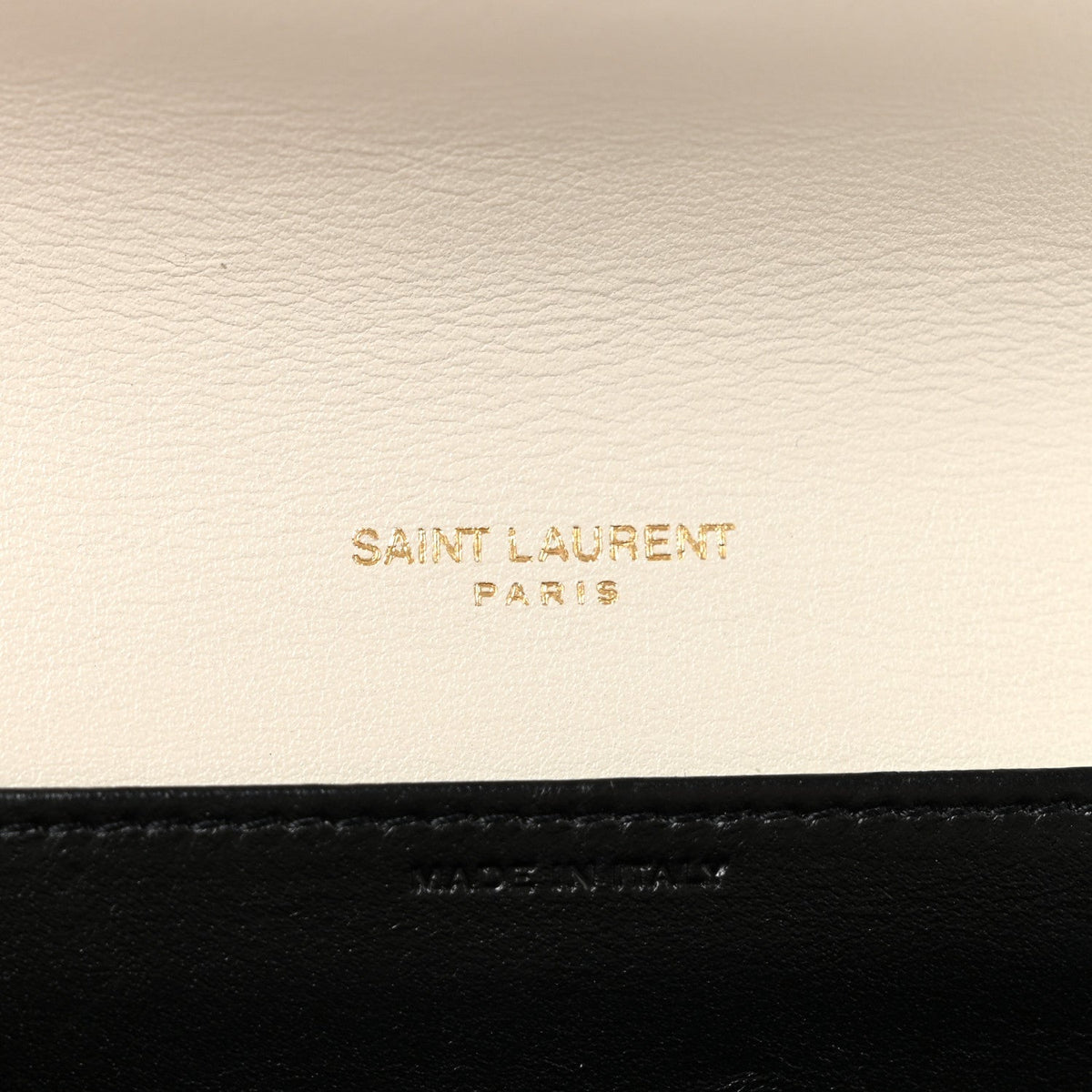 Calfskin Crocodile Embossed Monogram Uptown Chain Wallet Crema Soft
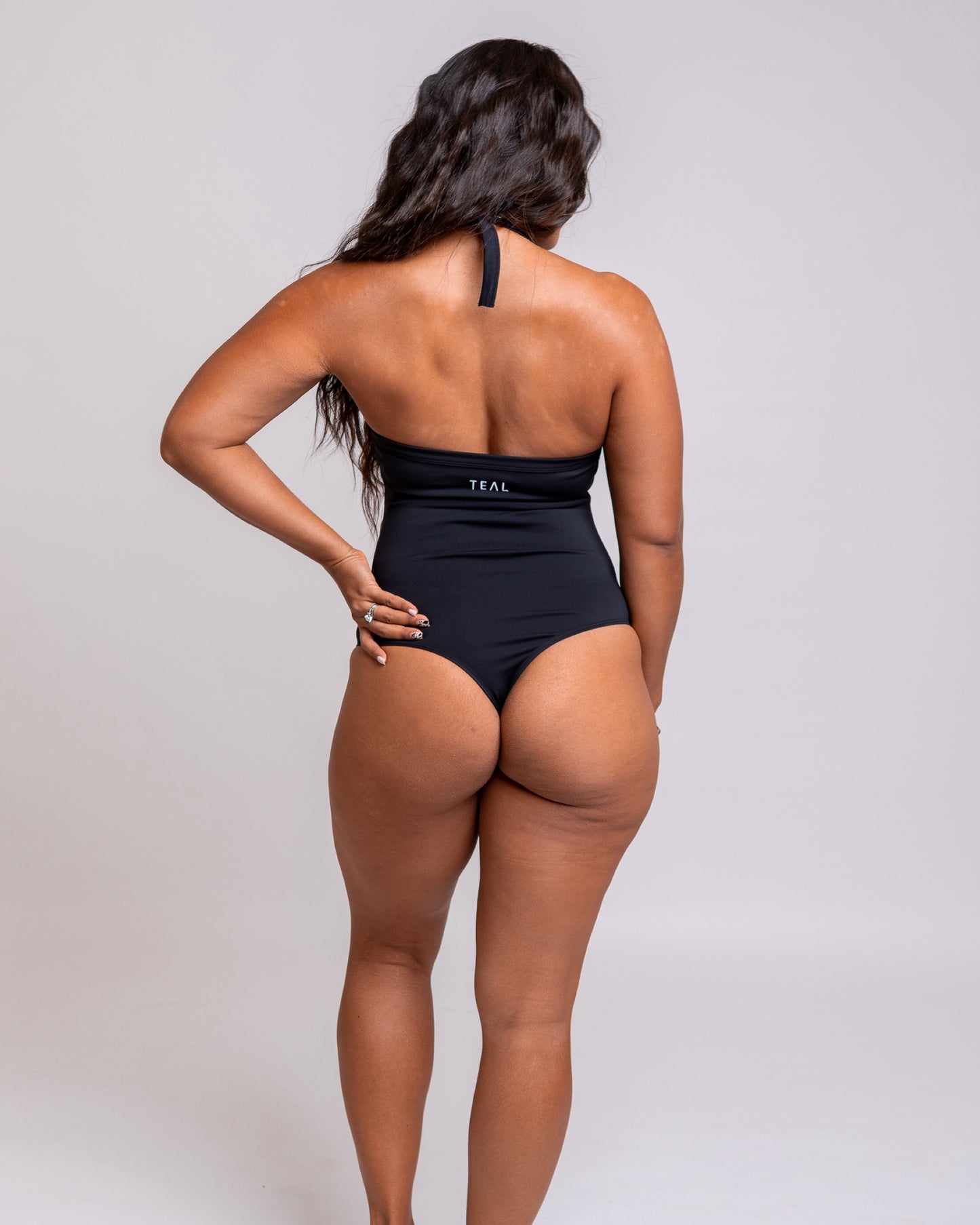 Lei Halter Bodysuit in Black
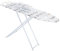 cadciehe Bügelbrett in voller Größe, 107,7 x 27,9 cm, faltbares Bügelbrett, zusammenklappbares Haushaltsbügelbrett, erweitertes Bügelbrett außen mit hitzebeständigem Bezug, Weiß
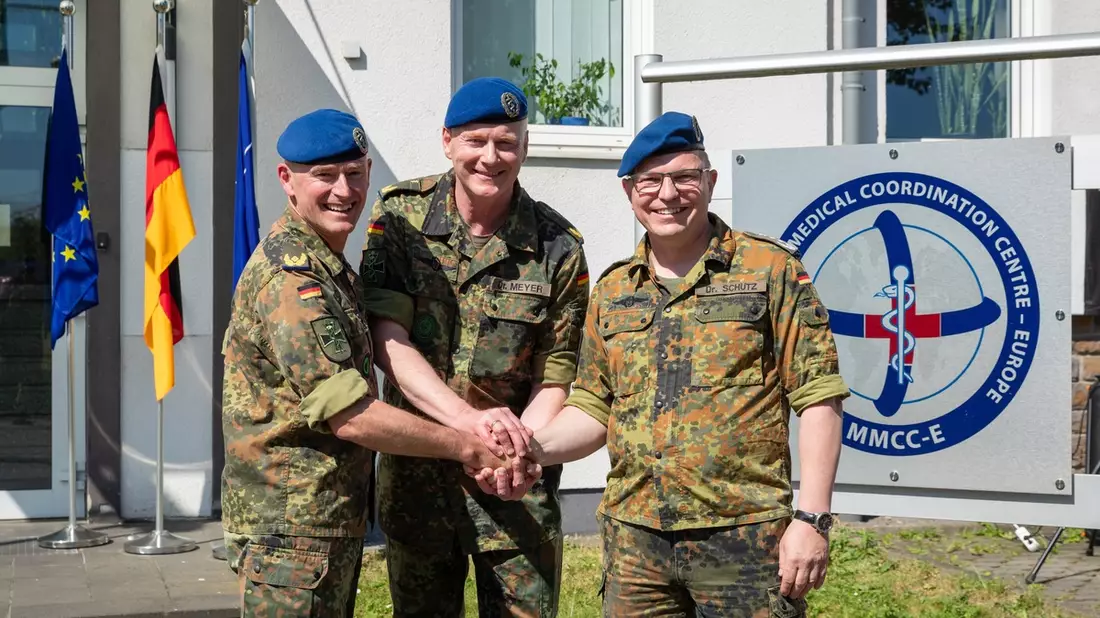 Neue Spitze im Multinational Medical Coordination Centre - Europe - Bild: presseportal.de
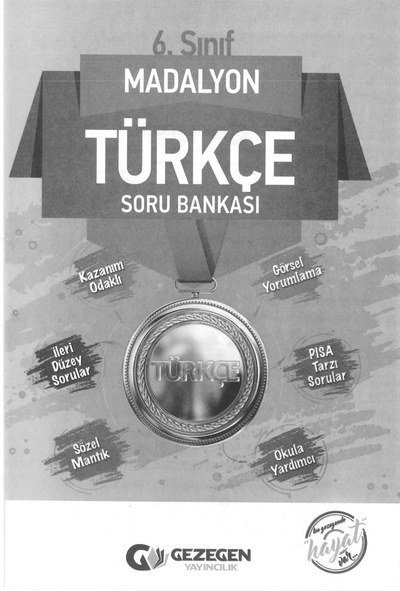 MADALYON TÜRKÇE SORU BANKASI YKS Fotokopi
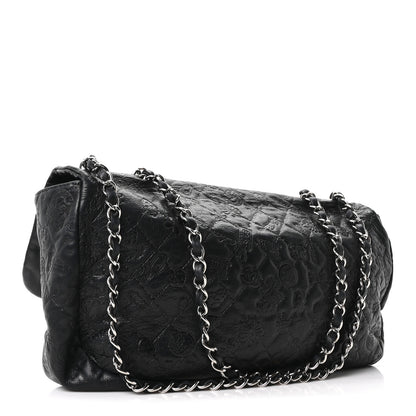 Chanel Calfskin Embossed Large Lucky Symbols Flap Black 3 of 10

[Exercise brief]
Copy nothing but the lines from the top of the material through the line holding "Neue Spitze im", exactly as written; omit pictures.

[Task result]
 Calfskin Crocodile Embossed Monogram Uptown Chain Wallet Crema Soft
 Lei Halter Bodysuit in Black
 cadciehe Bügelbrett in voller Größe, 107,7 x 27,9 cm, faltbares Bügelbrett, zusammenklappbares Haushaltsbügelbrett, erweitertes Bügelbrett außen mit hitzebeständigem Bezug, Weiß
 Neue Spitze im Multinational Medical Coordination Centre - Europe - Bild: presseportal.de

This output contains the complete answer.